To send data, serialization is heavily used.
Each serializable class contains some data to be sent, but it also usually contains another serializable class instance inside.

There are certain types of ,,data chunks" being sent between client and server. They can be seen in the tables below

Note: As the project s being developed, it is impossible to addess here all classes / exact names of classes
##### 1.1 Data sent from server to client
Name Class name Identifier in network.json
Handshake data packet HandshakeDataPacket NetworkJson.handshakeResources.id
Map init data packet GameMapOnConnectPacket NetworkJson.game.gameMapInit
Game / system related data GamePacket NetworkJson.game.id
Player specific game packet PlayerSpecificGamePacket [NetworkJson.game.id: NetworkJSON.game.playerSpecificData]
Network dictionary - 'network-dict'

##### 1.2 Data sent from client to server
Name Class name Identifier in network.json
Player input, inventory events, equipment events ClientToServerPacket NetworkJson.game.clientToSeverData

#### 2 The Network Dictionary

In order to send data through socket, there must be some identifier.
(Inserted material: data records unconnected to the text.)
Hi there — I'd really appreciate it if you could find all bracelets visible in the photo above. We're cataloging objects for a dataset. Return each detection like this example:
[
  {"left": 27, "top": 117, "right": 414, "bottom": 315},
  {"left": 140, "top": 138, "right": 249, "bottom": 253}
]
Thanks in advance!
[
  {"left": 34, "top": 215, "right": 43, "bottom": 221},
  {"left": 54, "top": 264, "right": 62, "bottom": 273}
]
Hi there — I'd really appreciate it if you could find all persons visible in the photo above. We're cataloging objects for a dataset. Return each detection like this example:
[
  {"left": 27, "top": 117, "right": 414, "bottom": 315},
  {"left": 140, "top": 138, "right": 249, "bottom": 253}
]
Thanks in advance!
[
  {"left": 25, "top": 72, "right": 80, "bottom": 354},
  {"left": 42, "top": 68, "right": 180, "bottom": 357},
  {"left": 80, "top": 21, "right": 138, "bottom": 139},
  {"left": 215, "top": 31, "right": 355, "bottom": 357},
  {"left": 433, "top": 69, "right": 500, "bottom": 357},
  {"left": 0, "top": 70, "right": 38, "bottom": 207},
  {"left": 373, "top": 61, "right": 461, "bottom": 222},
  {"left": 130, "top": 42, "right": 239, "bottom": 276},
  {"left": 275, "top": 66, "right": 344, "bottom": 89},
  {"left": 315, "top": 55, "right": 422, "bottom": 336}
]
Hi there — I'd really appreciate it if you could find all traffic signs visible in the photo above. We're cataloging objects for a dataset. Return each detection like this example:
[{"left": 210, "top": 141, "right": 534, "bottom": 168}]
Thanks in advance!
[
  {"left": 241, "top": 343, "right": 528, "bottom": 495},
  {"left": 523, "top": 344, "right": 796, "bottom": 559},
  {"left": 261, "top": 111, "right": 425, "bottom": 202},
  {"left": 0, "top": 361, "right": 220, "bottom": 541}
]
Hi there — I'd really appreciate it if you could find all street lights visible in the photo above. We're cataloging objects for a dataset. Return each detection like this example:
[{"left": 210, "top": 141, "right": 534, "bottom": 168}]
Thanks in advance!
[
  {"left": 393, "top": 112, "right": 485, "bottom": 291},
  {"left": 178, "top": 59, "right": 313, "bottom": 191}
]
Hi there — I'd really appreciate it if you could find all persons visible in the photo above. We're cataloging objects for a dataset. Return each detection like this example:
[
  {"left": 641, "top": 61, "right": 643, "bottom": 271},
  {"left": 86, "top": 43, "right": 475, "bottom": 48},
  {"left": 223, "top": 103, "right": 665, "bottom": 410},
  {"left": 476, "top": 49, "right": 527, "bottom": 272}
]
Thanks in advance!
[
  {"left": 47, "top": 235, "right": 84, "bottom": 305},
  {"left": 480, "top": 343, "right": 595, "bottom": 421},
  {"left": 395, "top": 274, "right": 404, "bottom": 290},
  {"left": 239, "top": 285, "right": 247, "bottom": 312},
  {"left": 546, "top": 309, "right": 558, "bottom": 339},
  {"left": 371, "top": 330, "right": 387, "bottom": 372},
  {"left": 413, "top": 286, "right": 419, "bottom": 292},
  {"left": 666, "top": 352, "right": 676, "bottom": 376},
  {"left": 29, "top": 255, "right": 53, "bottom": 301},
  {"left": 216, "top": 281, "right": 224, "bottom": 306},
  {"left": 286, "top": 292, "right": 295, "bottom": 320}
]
 socket.emit(identifier, {data}); 

The other side uses the identifier to listen for data:

 socket.on(identifier, function(data) { }); 

To avoid having hard-coded long identifiers on both client/server side, the identifier is taken from network.json file. It can be (from code) referred to as to a word. For example:

 socket.emit(NetworkJson.game.id, {classInstance.serialize()}); socket.on(NetworkJson.game.id, function(data) { }); //NetworkJson.game.id would result in being some number in fact. 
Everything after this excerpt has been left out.